About this exercise:
Please give only the number of lines in the listing below that contain "sambar".

Provided entries:
● ● ● ● ●

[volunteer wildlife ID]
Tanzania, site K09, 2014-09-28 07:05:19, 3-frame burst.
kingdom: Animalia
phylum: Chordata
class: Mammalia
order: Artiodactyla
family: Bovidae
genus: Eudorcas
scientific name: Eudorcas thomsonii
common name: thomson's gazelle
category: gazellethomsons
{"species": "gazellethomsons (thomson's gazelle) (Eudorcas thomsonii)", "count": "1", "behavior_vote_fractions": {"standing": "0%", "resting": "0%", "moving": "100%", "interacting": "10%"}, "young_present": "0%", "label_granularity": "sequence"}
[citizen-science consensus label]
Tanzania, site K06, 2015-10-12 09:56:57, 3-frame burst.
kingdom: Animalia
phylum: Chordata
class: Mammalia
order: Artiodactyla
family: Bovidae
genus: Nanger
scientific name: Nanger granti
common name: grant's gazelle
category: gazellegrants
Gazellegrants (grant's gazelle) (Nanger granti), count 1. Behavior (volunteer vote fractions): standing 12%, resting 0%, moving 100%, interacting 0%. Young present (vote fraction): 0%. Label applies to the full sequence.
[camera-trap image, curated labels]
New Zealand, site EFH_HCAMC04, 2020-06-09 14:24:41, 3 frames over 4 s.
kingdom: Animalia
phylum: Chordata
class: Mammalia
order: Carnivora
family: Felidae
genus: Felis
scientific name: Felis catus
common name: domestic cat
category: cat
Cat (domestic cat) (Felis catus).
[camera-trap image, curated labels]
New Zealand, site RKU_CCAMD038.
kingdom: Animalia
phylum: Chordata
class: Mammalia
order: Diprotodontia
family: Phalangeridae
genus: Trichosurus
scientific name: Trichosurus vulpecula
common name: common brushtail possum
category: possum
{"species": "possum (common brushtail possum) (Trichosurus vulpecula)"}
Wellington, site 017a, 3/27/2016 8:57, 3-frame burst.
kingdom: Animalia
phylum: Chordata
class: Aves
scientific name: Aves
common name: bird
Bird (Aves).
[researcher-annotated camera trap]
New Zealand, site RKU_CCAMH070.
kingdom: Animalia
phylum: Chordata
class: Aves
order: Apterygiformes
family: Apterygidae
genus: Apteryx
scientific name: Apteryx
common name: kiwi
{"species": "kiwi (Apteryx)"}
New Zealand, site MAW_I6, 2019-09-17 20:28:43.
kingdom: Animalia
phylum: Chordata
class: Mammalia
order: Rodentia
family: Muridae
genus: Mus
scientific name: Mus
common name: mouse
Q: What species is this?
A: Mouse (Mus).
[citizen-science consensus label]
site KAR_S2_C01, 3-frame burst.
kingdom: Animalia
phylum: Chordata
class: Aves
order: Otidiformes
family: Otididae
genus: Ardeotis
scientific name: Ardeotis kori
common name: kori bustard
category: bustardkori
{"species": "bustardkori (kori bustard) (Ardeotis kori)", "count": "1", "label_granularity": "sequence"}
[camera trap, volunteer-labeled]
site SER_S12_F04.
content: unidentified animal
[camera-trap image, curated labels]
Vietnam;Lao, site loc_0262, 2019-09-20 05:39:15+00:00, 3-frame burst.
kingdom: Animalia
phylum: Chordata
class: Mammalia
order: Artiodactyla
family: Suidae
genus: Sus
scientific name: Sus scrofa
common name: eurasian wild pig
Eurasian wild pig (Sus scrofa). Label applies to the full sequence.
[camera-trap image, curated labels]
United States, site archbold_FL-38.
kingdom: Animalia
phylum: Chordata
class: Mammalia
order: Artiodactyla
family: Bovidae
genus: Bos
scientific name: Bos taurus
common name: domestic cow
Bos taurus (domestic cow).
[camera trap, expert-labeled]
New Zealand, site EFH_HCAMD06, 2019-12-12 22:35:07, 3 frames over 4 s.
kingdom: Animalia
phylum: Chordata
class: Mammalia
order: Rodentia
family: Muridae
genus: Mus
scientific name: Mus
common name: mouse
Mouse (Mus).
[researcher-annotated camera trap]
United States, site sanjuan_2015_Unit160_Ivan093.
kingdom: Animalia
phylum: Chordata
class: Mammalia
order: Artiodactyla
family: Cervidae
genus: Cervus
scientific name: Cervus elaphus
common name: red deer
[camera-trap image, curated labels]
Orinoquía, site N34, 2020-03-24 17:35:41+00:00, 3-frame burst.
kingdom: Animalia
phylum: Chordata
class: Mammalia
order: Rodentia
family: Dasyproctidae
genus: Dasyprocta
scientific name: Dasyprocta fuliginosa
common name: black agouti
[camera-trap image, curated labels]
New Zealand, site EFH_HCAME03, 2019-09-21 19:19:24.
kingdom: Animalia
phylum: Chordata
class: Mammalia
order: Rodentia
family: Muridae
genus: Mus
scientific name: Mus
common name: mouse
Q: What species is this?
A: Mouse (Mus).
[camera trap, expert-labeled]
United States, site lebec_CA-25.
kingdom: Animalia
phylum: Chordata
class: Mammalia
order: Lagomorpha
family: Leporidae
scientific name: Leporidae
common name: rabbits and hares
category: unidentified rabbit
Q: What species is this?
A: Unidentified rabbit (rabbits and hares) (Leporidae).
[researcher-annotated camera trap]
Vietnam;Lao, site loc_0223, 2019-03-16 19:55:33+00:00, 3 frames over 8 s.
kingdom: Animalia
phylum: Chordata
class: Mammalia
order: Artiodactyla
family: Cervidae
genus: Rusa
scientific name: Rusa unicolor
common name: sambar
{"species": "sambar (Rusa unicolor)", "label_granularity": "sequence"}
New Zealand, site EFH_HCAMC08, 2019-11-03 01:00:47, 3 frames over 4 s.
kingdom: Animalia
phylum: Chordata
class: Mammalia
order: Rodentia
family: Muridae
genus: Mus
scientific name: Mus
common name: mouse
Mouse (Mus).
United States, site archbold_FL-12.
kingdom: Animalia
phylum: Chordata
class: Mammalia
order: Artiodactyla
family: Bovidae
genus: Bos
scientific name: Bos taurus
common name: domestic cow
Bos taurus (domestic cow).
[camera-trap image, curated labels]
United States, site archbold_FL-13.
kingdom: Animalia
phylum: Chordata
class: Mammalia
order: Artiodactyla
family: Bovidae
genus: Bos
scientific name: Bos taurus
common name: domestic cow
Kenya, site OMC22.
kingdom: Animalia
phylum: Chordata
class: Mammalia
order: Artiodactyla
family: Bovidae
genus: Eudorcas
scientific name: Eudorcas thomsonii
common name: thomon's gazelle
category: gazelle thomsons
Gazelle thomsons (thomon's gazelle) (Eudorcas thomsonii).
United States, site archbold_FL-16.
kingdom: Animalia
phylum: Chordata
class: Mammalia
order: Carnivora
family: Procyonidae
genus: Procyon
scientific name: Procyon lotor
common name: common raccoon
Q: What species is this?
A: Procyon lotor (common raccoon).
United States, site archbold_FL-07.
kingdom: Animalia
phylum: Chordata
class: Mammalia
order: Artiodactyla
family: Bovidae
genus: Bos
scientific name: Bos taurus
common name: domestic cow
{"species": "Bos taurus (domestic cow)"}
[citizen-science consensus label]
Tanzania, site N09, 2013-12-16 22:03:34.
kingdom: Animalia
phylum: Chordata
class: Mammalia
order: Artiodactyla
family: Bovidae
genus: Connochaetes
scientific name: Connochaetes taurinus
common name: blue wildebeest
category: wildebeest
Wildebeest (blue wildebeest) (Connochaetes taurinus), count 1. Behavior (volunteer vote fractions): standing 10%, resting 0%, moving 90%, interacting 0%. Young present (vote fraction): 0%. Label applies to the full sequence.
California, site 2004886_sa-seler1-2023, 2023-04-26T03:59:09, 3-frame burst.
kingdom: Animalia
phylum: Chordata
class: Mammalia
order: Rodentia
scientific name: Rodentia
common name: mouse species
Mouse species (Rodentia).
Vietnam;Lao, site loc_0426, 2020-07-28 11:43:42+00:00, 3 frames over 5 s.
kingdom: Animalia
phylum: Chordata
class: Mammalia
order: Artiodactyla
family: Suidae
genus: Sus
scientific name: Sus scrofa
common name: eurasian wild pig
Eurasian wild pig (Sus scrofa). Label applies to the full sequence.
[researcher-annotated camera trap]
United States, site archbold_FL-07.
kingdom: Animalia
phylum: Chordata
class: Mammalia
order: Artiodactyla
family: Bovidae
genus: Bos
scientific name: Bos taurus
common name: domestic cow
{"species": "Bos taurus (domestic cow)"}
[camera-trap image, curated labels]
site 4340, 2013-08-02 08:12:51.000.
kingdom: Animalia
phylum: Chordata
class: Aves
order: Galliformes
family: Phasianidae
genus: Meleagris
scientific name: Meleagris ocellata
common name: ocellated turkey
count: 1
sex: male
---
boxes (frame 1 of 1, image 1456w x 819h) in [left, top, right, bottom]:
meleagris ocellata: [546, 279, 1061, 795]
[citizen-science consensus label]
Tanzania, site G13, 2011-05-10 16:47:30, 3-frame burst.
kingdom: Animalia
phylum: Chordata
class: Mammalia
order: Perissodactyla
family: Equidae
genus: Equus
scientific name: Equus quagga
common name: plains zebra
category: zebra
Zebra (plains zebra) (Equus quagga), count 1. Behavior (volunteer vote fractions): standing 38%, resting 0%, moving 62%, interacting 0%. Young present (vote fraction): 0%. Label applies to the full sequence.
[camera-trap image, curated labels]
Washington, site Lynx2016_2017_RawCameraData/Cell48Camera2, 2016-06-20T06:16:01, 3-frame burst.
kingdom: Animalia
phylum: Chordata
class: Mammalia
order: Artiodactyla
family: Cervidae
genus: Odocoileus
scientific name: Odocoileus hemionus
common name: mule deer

● ● ● ● ●

Solution below:
2